Importantly, they were informed thereof at a time when they were not
legally represented and they subjectively believed
that the trial
judge was biased against them. Had the appellants known from the
outset that they were exposed to life imprisonment,
they may well
have responded differently or conducted their cases differently. I
find that in the peculiar circumstances of this
case, the sentencing
proceedings in respect of the appellants were vitiated by an
infringement of their fair trial rights. Counsel
for the respondent’s
reiteration in this court of his concession before the full court,
was therefore fair and proper.
[14]
It follows that the sentences must be set aside and that the
appellants must be sentenced afresh without the application of
the
Minimum Sentences Act. Both counsel requested that the matter be
referred back to the trial court for this purpose, with the
direction
from this court that it be afforded priority. Despite the lengthy
lapse of time, I am, in the particular circumstances
of this case,
prepared to accede to this request. As I have pointed out, the
appellants did not participate in the sentencing proceedings
in the
trial court. There is good reason to believe that they will do so
now, with the assistance of counsel.
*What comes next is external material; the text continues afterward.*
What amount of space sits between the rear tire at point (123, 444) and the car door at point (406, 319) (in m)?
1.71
The periods of imprisonment
already served by the appellants will no doubt be taken into account
when they are sentenced afresh.
[15]
In the result the following order is issued:
1 The appeal against
sentence is upheld.
2 The order of the full
court is set aside and replaced with the following:
‘
a
The appeal is upheld.
b
The sentences of the appellants are set aside and the matter is
remitted to the trial court to impose sentence afresh.’
3 The registrar of the
North West Division of the High Court, Mahikeng is directed to
prioritise the enrolment of the matter.
_________________________
C
H G van der Merwe
Judge
of Appeal
APPEARANCES
For
Appellants: N L Skibi
Instructed
by:
Mafikeng
Justice Centre, Mmabatho
Bloemfontein
Justice Centre, Bloemfontein
For
Respondent: T D Muneri
Instructed
by:
Director
of Public Prosecutions, Mmabatho
Director
of Public Prosecutions, Bloemfontein
[1]
See
S
v Legoa
2003 (1) SACR 13
(SCA);
S v Ndlovu
2003
(1) SACR 331
(SCA);
Tshoga
v S
[2016] ZASCA 205
;
2017
(1) SACR 420
(SCA). The latter was one of the matters that the
Constitutional Court, in
M
T v The State
;
A
S B v The State
;
Johannes
September v The State
[2018] ZACC 27
(3 September 2018), declined to determine as it was
not in the interests of justice to do so.
[2]
See
S
v Makatu
2006 (2) SACR 583
(SCA);
S v Kolea
[2012]
ZASCA 199
;
2013 (1) SACR 409
(SCA);
Thakeli
& another v S
[2018]
ZASCA 47
;
2018 (1) SACR 621
(SCA). In
Ndlovu
v The State
[2017] ZACC
19
;
2017 (2) SACR 305
(CC) the Constitutional Court determined a
matter of this type on the basis that the regional court in that
matter did not have
jurisdiction to impose sentence in terms of s
51(1) of the Minimum Sentences Act and thus considered it
unnecessary to consider
the fair trial question.
[3]
Especially ss 35(3)
(a)
and
(b)
of the Constitution which
provide: ‘Every accused has a right to a fair trial, which
includes the right –
(a)
to be informed of the charge with sufficient detail to answer it;
(b)
to have adequate time and facilities to prepare a defence.’